Required action
For this exercise, copy all the data exactly and include none of the pictures.

Exercise data
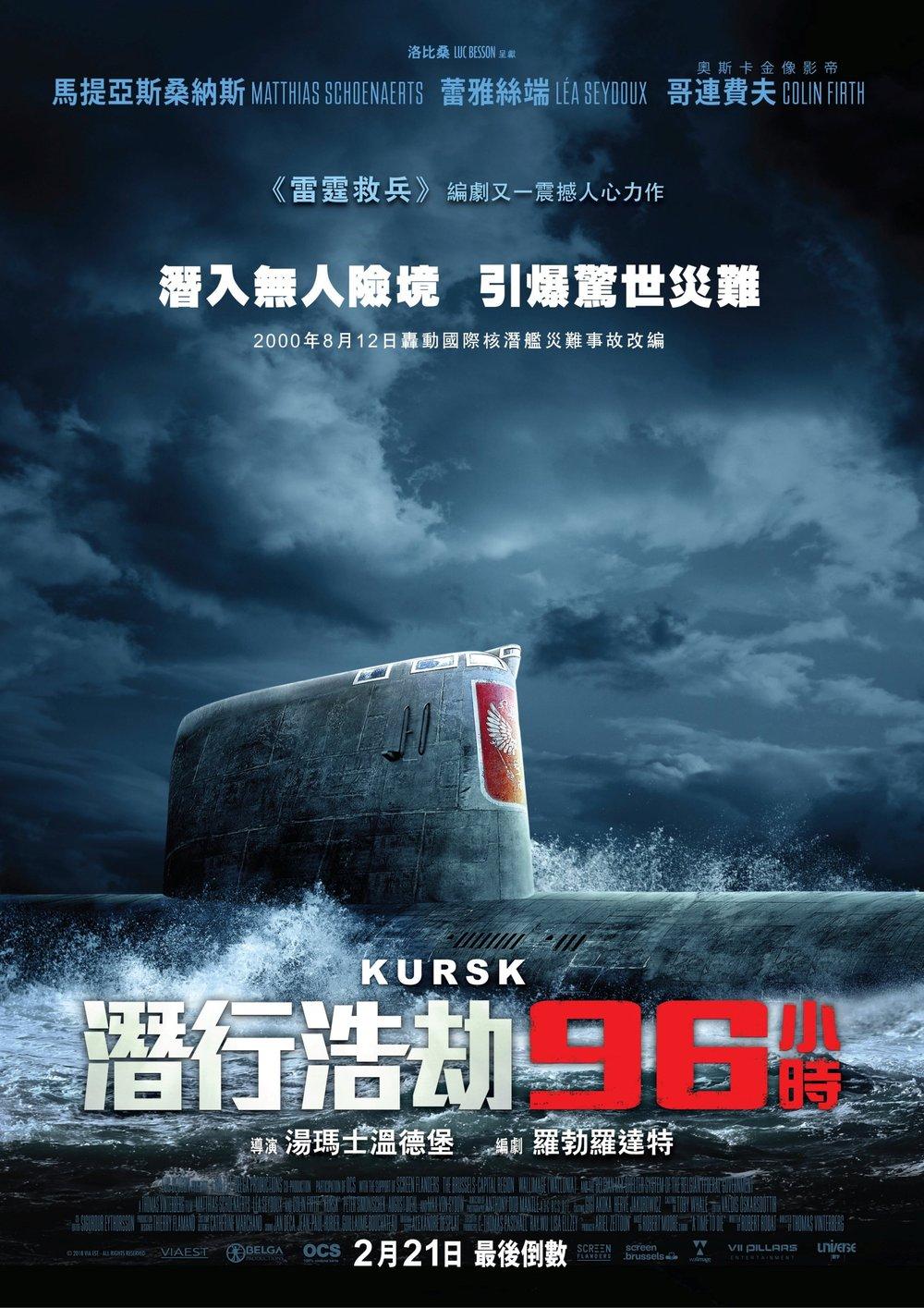 20181224_Kursk_Poster.jpg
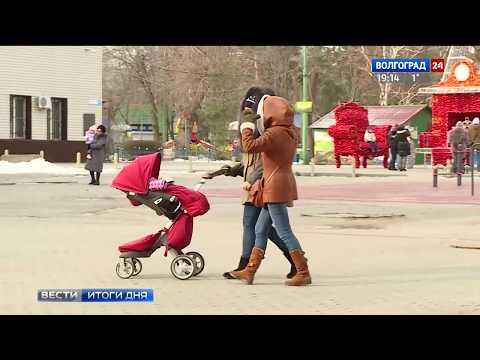 Молодые семьи Волгоградской области становятся участниками жилищной программы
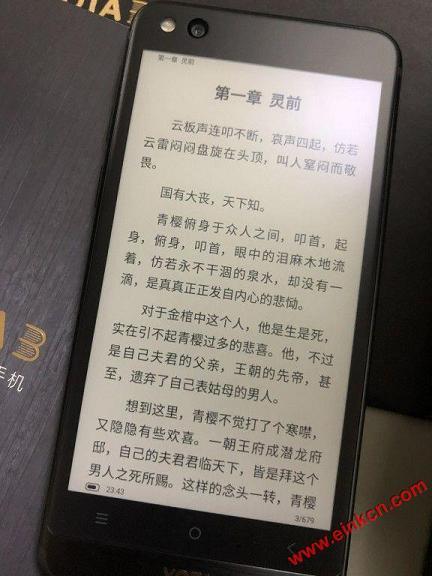 公司买的Yota3简单开箱:包装高大上,手机颜值高 手机相关 第8张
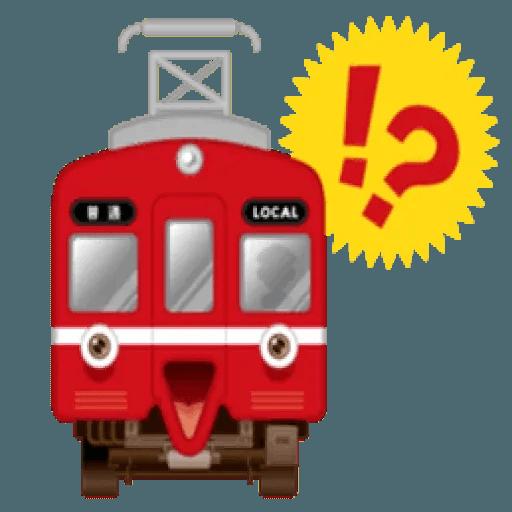 Train - Sticker 20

Task solution
 20181224_Kursk_Poster.jpg
 Молодые семьи Волгоградской области становятся участниками жилищной программы
 公司买的Yota3简单开箱:包装高大上,手机颜值高 手机相关 第8张
 Train - Sticker 20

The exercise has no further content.